• WRITTEN PROBLEM: Produce an exact copy of the lines from the line containing "In the captured" through the last line of the entries below, and only those lines.

* Start EXTRACTED DATA *

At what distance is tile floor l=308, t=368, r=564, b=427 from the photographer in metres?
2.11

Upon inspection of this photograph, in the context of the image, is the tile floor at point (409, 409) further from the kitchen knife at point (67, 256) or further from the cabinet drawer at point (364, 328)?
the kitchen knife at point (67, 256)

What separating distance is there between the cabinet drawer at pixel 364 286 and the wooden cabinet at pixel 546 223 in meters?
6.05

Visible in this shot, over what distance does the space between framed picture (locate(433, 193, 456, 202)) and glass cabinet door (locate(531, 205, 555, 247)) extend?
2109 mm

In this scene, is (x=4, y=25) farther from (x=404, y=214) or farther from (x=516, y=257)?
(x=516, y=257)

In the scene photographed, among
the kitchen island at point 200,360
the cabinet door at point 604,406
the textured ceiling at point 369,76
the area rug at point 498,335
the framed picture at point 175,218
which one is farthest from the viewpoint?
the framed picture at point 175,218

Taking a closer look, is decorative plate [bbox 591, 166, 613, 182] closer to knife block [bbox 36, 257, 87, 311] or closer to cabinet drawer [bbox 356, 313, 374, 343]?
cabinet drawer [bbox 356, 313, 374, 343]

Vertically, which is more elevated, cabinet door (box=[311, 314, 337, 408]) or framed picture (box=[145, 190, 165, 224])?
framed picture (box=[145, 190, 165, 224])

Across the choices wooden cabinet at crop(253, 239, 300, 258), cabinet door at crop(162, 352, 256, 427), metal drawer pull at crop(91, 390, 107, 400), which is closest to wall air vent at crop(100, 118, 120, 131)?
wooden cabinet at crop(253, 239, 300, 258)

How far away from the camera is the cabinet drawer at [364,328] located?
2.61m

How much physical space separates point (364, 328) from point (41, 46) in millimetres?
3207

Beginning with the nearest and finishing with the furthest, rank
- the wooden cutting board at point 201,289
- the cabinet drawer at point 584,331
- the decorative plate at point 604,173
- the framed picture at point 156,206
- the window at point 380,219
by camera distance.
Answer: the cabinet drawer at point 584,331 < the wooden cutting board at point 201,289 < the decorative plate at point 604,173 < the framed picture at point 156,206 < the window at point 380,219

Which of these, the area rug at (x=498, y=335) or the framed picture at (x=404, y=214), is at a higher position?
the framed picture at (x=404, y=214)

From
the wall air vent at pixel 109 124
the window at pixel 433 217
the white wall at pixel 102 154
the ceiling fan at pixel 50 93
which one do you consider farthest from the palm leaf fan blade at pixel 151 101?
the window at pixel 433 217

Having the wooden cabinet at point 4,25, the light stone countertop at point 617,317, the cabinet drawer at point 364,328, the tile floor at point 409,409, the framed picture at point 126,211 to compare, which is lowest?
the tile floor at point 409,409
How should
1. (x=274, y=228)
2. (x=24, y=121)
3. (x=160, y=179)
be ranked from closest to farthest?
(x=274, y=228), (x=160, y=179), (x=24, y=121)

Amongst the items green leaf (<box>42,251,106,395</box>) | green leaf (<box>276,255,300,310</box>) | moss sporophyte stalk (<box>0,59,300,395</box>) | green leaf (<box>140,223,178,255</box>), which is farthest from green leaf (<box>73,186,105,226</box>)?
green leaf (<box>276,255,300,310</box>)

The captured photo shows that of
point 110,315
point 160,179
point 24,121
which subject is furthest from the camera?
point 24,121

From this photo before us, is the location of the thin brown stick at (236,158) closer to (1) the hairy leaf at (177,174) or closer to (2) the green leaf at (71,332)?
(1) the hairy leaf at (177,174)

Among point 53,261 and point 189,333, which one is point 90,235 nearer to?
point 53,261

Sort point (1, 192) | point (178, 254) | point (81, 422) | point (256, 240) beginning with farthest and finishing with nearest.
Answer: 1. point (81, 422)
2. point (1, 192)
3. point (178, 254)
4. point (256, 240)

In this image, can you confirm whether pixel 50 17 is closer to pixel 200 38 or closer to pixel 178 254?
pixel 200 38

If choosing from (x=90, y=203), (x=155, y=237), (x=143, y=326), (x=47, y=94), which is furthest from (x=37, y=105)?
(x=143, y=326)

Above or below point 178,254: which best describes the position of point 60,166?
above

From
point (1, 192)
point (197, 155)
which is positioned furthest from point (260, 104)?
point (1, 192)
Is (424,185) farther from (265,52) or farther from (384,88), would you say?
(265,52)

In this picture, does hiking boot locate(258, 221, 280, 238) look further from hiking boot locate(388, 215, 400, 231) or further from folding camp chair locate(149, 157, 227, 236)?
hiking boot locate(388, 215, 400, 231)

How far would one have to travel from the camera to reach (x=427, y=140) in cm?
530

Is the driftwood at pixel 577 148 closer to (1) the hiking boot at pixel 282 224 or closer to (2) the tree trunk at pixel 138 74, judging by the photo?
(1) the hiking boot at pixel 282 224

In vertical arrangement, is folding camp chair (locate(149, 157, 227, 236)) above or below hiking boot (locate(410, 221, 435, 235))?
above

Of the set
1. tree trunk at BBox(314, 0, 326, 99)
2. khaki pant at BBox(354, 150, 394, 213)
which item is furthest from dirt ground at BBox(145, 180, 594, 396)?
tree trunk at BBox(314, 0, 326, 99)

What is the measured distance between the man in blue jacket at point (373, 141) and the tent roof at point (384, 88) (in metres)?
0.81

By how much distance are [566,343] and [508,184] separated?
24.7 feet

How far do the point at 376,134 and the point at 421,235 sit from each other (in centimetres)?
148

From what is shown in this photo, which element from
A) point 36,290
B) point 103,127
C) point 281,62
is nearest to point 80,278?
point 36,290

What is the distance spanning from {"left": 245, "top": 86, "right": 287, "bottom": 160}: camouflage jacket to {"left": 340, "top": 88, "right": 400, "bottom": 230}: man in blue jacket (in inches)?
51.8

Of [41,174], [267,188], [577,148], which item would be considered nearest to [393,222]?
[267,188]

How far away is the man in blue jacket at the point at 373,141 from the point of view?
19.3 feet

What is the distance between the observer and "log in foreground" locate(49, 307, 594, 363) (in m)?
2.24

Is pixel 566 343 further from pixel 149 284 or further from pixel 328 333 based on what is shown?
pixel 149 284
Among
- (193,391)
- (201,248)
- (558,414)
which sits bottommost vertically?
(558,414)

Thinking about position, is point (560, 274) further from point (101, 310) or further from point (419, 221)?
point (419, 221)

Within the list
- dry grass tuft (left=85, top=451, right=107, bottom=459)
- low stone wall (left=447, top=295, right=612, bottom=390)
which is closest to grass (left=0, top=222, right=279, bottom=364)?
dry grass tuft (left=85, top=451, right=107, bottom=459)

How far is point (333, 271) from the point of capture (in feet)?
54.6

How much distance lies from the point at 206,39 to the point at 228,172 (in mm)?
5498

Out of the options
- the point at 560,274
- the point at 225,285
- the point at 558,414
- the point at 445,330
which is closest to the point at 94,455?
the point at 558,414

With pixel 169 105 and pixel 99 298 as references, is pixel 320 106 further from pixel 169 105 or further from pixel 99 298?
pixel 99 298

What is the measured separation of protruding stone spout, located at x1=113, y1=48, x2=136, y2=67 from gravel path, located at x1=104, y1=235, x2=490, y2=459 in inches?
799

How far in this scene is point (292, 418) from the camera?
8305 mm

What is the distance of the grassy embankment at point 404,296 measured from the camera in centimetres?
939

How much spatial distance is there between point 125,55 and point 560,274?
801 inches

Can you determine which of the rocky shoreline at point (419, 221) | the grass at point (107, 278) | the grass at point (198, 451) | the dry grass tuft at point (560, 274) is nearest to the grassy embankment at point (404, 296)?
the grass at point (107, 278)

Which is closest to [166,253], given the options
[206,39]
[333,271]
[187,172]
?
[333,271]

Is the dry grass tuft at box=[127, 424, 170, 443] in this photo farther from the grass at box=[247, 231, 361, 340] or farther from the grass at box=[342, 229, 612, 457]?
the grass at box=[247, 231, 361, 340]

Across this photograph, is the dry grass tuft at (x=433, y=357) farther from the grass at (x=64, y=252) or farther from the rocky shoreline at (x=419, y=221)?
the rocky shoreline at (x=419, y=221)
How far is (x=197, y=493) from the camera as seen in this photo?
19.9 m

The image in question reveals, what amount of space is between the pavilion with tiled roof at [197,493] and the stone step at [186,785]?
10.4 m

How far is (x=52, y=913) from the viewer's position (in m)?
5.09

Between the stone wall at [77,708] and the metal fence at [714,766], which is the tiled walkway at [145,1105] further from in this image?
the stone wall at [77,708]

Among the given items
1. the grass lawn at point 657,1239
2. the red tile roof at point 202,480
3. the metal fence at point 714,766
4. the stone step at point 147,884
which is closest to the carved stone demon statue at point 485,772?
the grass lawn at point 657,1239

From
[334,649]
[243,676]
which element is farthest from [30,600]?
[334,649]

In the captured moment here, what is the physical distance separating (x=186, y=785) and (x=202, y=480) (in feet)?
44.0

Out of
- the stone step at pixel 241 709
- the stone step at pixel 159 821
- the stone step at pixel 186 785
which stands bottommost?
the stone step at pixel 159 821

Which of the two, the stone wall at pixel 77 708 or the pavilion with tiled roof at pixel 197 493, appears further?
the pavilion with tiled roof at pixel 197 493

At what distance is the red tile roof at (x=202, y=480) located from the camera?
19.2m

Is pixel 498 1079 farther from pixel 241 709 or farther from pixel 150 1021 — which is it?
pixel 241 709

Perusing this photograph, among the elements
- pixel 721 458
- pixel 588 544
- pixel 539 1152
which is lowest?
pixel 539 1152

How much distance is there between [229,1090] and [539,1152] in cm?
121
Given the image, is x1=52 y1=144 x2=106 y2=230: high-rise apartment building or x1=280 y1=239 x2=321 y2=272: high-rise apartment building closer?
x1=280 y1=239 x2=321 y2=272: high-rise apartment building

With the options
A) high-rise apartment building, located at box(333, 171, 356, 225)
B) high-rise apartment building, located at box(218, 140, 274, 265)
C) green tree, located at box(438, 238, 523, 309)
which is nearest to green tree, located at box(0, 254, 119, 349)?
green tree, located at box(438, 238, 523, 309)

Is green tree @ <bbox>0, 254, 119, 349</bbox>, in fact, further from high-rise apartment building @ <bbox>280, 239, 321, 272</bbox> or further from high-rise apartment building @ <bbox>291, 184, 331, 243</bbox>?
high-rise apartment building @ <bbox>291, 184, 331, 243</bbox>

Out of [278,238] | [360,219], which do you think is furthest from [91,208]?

* End EXTRACTED DATA *

• FULL RESPONSE:
In the captured moment here, what is the physical distance separating (x=186, y=785) and (x=202, y=480) (in feet)?
44.0

Out of
- the stone step at pixel 241 709
- the stone step at pixel 159 821
- the stone step at pixel 186 785
which stands bottommost?
the stone step at pixel 159 821

Which of the two, the stone wall at pixel 77 708 or the pavilion with tiled roof at pixel 197 493, appears further?
the pavilion with tiled roof at pixel 197 493

At what distance is the red tile roof at (x=202, y=480) located from the camera?
19.2m

Is pixel 498 1079 farther from pixel 241 709 or farther from pixel 150 1021 — which is it?
pixel 241 709

Perusing this photograph, among the elements
- pixel 721 458
- pixel 588 544
- pixel 539 1152
which is lowest?
pixel 539 1152

How much distance is there between [229,1090] and [539,1152] in cm?
121
Given the image, is x1=52 y1=144 x2=106 y2=230: high-rise apartment building or x1=280 y1=239 x2=321 y2=272: high-rise apartment building closer?
x1=280 y1=239 x2=321 y2=272: high-rise apartment building

With the options
A) high-rise apartment building, located at box(333, 171, 356, 225)
B) high-rise apartment building, located at box(218, 140, 274, 265)
C) green tree, located at box(438, 238, 523, 309)
which is nearest to green tree, located at box(0, 254, 119, 349)?
green tree, located at box(438, 238, 523, 309)

Is green tree @ <bbox>0, 254, 119, 349</bbox>, in fact, further from high-rise apartment building @ <bbox>280, 239, 321, 272</bbox> or further from high-rise apartment building @ <bbox>291, 184, 331, 243</bbox>?
high-rise apartment building @ <bbox>291, 184, 331, 243</bbox>

Out of [278,238] | [360,219], which do you think is furthest from [91,208]?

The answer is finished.